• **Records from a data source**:
────────────────────
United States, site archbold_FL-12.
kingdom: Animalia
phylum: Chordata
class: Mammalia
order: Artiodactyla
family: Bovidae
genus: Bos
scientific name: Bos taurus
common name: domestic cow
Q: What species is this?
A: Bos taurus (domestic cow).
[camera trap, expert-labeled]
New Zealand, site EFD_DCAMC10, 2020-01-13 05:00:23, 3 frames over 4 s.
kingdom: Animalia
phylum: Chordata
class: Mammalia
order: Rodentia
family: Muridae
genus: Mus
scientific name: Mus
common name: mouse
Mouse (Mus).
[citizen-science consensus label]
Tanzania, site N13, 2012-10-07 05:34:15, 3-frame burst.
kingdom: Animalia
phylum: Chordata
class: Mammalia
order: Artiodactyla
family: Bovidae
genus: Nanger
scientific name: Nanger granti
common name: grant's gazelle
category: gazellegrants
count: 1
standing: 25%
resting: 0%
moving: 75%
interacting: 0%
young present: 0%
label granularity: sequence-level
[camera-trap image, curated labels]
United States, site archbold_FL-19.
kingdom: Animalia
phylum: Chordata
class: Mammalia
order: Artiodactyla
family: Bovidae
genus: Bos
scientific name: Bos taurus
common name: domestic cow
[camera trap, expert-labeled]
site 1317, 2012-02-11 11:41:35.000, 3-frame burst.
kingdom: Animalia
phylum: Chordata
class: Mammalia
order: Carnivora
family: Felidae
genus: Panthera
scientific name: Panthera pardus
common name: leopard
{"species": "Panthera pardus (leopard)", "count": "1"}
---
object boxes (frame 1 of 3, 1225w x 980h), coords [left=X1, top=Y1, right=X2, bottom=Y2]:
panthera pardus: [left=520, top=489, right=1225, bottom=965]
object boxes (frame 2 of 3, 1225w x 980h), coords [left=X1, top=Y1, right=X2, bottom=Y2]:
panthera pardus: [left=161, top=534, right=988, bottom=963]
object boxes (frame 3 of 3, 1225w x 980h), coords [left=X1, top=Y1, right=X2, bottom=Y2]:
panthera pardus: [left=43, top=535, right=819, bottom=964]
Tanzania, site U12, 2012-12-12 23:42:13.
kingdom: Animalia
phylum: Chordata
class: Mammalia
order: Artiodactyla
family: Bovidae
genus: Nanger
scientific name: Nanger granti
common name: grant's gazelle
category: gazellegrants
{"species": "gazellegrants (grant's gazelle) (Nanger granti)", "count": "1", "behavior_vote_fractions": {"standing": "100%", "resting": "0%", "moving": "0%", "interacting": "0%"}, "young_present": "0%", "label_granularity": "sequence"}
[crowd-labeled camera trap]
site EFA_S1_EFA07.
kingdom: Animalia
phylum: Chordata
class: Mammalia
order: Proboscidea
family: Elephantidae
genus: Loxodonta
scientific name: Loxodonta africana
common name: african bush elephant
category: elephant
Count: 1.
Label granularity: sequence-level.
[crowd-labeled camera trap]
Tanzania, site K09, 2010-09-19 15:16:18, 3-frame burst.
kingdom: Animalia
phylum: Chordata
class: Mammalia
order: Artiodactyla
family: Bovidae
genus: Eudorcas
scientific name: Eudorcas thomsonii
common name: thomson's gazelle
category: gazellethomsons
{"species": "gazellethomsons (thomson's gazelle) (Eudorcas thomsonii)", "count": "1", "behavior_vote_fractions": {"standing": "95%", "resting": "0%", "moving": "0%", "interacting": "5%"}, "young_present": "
────────────────────
• **Work to complete**:
All lines of the records above that contain the word "gazellethomsons" are to be copied out.

• **The completed task**:
category: gazellethomsons
{"species": "gazellethomsons (thomson's gazelle) (Eudorcas thomsonii)", "count": "1", "behavior_vote_fractions": {"standing": "95%", "resting": "0%", "moving": "0%", "interacting": "5%"}, "young_present": "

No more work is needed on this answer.